Study questions >>
1. In the article about Marine Staff Sgt. Mark Fayloga's cancer diagnosis, how much fluid did doctors drain from around his lungs?
2. Rewrite the part of the article about Marine Staff Sgt. Mark Fayloga's cancer diagnosis between "The diagnosis wasn't" and "and family informed.", inclusive, replacing "video" with "clip".
3. Continue the article about Marine Staff Sgt. Mark Fayloga's cancer diagnosis from where it stops.

== Page extract ==

After a weight-lifting session left him struggling to catch his breath, Marine Staff Sgt. Mark Fayloga made a decision: It was time to visit a doctor and find out what was wrong with him. He'd been struggling with fatigue for months, but chalked it up in part to his long commute from Columbia, Md., to the Pentagon.
The diagnosis wasn't good: Fayloga, 30, has cancer. He announced it in a video posted online Monday, saying that while it has been difficult each time he has told someone he cares about, sharing updates about his illness in a video series will provide a distraction for him and keep his friends and family informed.
In a phone interview, Fayloga said that he is still waiting to learn what kind of lymphoma he has. Already, though, doctors have drained 3 1/2 liters of fluid from around his lungs and completed a biopsy. At least one possible diagnosis -- Hodgkin's disease -- is considered highly curable.
Fayloga's initial six-minute video isn't just somber. It's filled with off-color humor, wisecracks and Fayloga having fun by depicting himself using his diagnosis as leverage to get a variety of things, including an extension on a work project, an unfair advantage while playing Scrabble and the last cupcake at home.
His version appears on Facebook and YouTube. "I know it's pretty vulgar, but so am I," Fayloga said in the video. "And fair warning, early on I found that dark humor is really helping me through this, and it's only going to get darker from here."

===
== Extracted entries ==

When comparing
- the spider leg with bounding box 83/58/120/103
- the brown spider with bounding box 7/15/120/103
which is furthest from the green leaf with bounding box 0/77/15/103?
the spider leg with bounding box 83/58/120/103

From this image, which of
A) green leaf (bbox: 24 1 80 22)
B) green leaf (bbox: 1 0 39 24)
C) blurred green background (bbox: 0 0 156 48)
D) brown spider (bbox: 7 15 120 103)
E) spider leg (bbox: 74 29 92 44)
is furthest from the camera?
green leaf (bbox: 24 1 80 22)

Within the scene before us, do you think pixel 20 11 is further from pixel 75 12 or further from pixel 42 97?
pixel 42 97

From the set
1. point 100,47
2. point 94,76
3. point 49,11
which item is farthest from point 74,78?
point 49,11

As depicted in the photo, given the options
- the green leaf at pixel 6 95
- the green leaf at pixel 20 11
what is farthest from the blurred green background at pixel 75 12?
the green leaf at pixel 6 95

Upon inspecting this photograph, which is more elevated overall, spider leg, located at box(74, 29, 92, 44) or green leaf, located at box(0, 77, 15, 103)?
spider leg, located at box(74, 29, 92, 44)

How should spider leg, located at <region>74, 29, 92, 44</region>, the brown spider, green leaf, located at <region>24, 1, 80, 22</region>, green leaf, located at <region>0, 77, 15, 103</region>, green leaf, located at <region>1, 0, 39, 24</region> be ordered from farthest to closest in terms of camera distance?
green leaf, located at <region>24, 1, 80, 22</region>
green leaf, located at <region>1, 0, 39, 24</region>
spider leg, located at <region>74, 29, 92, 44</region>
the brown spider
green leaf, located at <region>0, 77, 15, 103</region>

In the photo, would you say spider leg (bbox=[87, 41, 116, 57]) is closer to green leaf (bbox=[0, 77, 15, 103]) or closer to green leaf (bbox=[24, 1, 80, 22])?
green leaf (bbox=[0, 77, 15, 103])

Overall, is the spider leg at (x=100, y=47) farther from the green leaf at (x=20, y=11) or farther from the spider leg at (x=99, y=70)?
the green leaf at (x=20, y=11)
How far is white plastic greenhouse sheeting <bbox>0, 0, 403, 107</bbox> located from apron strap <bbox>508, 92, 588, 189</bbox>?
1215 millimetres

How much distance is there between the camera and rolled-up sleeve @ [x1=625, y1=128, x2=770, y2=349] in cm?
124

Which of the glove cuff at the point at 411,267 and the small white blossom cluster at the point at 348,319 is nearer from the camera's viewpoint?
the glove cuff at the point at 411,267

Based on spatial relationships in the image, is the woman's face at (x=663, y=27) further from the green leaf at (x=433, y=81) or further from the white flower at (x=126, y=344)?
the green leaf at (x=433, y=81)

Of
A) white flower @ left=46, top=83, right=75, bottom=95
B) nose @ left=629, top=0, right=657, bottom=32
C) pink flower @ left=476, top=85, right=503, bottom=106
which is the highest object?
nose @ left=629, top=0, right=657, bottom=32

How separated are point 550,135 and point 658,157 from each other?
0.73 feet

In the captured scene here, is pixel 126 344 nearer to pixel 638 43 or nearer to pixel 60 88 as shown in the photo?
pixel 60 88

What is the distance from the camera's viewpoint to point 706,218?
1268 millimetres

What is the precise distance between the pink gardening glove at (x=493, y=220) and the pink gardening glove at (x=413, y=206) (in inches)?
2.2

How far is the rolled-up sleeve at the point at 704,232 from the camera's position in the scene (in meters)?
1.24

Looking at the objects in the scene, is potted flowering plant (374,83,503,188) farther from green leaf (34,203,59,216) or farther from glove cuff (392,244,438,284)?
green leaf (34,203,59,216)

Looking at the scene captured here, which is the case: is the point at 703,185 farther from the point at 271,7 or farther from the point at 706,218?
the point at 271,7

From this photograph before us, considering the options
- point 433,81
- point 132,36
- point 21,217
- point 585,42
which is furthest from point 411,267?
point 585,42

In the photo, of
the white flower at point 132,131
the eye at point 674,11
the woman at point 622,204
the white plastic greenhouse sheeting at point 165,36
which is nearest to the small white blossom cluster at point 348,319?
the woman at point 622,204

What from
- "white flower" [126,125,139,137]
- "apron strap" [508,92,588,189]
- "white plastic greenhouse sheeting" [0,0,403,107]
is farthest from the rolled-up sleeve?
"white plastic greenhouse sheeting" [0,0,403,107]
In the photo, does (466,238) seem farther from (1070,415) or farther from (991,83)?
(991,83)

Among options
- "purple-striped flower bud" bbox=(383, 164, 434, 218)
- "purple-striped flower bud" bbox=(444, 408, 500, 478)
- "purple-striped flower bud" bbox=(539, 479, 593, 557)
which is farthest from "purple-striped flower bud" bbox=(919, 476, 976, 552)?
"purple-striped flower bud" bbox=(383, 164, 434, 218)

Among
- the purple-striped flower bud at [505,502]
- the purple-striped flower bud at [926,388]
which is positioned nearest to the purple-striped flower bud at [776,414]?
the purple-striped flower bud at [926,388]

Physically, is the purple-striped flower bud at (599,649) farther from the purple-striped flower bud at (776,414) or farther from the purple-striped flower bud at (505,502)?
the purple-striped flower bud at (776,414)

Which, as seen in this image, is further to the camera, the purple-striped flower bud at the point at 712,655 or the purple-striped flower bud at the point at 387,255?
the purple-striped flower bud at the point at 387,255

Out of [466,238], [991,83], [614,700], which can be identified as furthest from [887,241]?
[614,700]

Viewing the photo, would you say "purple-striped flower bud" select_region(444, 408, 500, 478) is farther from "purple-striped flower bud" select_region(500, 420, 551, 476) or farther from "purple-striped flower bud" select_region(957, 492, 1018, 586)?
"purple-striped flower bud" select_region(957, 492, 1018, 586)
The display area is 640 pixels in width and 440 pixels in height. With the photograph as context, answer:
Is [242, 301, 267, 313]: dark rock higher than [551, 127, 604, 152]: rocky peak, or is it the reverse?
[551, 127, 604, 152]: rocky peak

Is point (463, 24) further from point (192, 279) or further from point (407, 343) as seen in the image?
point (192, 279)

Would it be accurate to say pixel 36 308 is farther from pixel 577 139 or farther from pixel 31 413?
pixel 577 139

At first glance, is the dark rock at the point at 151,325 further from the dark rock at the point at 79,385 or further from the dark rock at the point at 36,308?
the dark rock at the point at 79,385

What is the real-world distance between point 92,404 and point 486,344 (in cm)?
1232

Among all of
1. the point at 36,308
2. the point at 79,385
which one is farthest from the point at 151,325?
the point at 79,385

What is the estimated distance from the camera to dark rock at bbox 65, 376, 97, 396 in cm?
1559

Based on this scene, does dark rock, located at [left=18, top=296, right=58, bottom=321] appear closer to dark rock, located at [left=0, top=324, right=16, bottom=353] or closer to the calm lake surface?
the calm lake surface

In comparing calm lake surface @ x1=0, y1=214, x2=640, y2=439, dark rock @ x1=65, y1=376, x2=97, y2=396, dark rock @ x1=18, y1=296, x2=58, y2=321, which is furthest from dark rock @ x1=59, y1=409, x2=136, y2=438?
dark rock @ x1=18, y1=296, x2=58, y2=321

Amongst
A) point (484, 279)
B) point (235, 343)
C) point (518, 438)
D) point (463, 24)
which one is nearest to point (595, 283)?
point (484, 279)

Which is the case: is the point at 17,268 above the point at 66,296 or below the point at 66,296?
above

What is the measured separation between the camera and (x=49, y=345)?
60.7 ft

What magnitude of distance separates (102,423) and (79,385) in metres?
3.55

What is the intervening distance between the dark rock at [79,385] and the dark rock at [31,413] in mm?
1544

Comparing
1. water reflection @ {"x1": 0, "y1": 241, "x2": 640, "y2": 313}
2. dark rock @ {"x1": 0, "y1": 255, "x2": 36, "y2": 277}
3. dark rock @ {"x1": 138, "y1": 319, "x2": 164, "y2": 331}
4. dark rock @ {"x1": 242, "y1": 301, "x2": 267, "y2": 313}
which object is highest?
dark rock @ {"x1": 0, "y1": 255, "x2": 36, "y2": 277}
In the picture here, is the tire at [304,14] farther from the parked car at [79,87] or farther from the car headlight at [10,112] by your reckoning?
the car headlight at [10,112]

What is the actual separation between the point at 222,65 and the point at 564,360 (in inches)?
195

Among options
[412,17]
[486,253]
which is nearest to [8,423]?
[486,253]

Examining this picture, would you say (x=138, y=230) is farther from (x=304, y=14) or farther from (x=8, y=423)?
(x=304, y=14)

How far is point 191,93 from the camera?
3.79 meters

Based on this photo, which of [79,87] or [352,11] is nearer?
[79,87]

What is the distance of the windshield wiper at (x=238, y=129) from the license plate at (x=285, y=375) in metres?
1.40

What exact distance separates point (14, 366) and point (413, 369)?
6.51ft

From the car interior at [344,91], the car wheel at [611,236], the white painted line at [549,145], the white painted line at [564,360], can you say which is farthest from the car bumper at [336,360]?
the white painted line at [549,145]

===

Results for each task >>
1. 3 1/2 liters

2.
The diagnosis wasn't good: Fayloga, 30, has cancer. He announced it in a clip posted online Monday, saying that while it has been difficult each time he has told someone he cares about, sharing updates about his illness in a clip series will provide a distraction for him and keep his friends and family informed.

3.
Slowing down has been difficult for a self-described worker who deployed alongside an infantry battalion in Afghanistan as an enlisted Marine Corps combat correspondent in 2010, earning an award from the Marine Corps Heritage Foundation for his photography. It is one of several awards he earned during his military career, including being named the Defense Department's top military photographer in 2009. He left active-duty in August, and now works for the service as a civilian as its director of digital media engagement.
Fayloga said he has been struck by the number of strangers who already have reached out with their own stories about cancer after seeing his first video. At this point, he added, he doesn't want people to feel bad for him. He wants them to treat him the same way they always did.
One example: One Marine friend actually tackled Fayloga after he shared the news about his diagnosis, pumping on his chest to "get the cancer out," Fayloga said.
"That's what I want. I want that, and then I'm a jerk right back," Fayloga said with a laugh. "Mostly, you want people to feel normal again. That's the way I am with my family and friends."